*Source extract*:
┏━━
The Trade Desk’s Q1 revenue growth comes amid transparency and walled-garden pressures

The news: Demand-side platform operator The Trade Desk reported Q1 revenues above analyst expectations.

  • Revenues: $689 million, +12% YoY
  • Net income: $40 million, +6% YoY

Q1 is TTD’s first reporting period since the company missed its own Q4 revenue expectations, sending its stock plunging more than 82%. While revenue beat expectations, growth was much slower than Q1 2025, when revenues grew 25%.

Just before TDD’s earnings dropped, Adweek reported that TTD’s chief strategy officer, Samantha Jacobson, will leave the company for OpenAI—a notable departure as TTD defends its position around automation and open-web buying. The departure comes shortly after three of TTD’s top executives, including its chief marketer, exited the company.

Looking ahead: Despite overall revenue growth, TTD faces broader industry scrutiny that could weigh heavily on future earnings.

  • Major holding company Publicis recently advised clients that it no longer recommends they use TTD, stating that the DSP failed a third-party audit and opted users into features without their consent. Omnicom plans to conduct its own third-party audit of TTD.
  • WPP and Dentsu exited TTD’s OpenPath direct-to-supply offering in February over control and transparency concerns.

TTD is simultaneously facing mounting pressure from walled gardens like Google and Meta, which offer integrated ad tech stacks and automated buying features. This shift poses a direct threat to TTD’s core value proposition: As brands move more budget into walled gardens’ self-serve, automated buying environments, independent DSPs like TTD risk losing share.
┗━━
*Questions to answer*:
(1) Repeat the part of the Trade Desk article that starts with "The Trade Desk’s" and goes on through "above analyst expectations.", word for word.
(2) According to the Trade Desk article, by what percentage did the company's Q1 revenues grow year over year?

*Given records*:
┏━━
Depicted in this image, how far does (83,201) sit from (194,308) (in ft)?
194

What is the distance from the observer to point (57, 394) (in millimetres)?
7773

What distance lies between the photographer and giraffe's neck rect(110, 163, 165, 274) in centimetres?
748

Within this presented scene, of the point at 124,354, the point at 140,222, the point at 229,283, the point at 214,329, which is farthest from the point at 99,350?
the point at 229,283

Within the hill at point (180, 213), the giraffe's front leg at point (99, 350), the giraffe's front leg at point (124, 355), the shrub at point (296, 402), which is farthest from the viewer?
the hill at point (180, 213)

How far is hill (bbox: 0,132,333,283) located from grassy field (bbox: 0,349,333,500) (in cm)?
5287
┗━━
┏━━
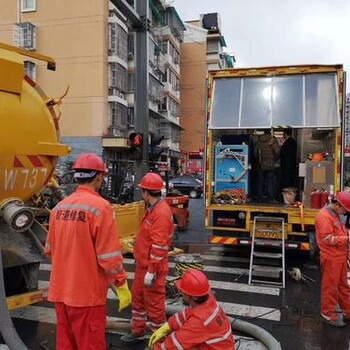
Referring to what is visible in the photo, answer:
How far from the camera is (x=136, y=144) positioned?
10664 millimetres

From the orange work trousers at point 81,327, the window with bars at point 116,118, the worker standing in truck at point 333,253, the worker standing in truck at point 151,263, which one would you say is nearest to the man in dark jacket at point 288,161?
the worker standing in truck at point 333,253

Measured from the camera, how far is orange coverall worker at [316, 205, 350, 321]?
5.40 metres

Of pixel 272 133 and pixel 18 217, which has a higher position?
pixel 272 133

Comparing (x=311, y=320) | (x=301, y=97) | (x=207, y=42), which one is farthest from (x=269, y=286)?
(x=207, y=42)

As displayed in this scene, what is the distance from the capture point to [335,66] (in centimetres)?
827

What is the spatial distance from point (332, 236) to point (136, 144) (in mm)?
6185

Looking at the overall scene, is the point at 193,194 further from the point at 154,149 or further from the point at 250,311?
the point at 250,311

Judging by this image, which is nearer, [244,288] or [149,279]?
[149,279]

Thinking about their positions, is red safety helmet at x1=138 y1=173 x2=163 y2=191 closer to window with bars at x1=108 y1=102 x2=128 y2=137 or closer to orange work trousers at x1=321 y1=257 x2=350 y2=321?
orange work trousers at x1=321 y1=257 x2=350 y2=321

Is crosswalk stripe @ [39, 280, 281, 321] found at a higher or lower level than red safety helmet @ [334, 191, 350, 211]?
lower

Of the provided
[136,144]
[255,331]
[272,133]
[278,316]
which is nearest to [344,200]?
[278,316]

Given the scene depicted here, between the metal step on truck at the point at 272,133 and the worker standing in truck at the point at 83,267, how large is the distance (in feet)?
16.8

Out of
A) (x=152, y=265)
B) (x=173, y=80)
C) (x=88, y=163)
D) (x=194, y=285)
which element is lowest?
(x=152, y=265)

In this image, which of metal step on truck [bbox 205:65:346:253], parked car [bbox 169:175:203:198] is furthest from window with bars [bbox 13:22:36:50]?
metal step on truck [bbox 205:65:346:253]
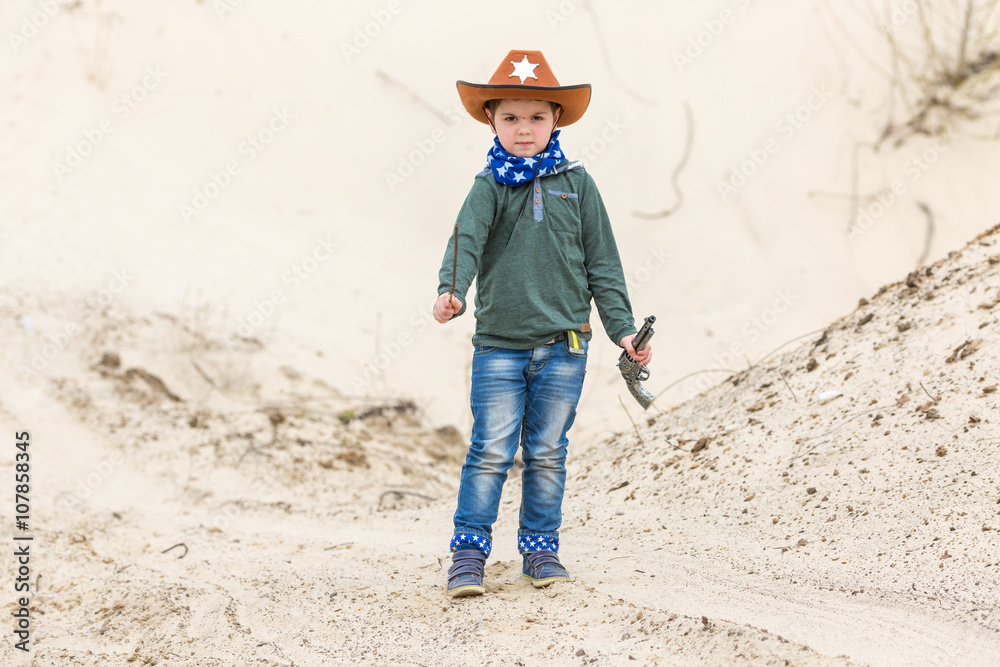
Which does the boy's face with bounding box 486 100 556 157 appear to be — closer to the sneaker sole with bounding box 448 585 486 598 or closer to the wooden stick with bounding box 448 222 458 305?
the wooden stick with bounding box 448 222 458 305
┗━━
*Task answers*:
(1)
The Trade Desk’s Q1 revenue growth comes amid transparency and walled-garden pressures

The news: Demand-side platform operator The Trade Desk reported Q1 revenues above analyst expectations.

(2) 12%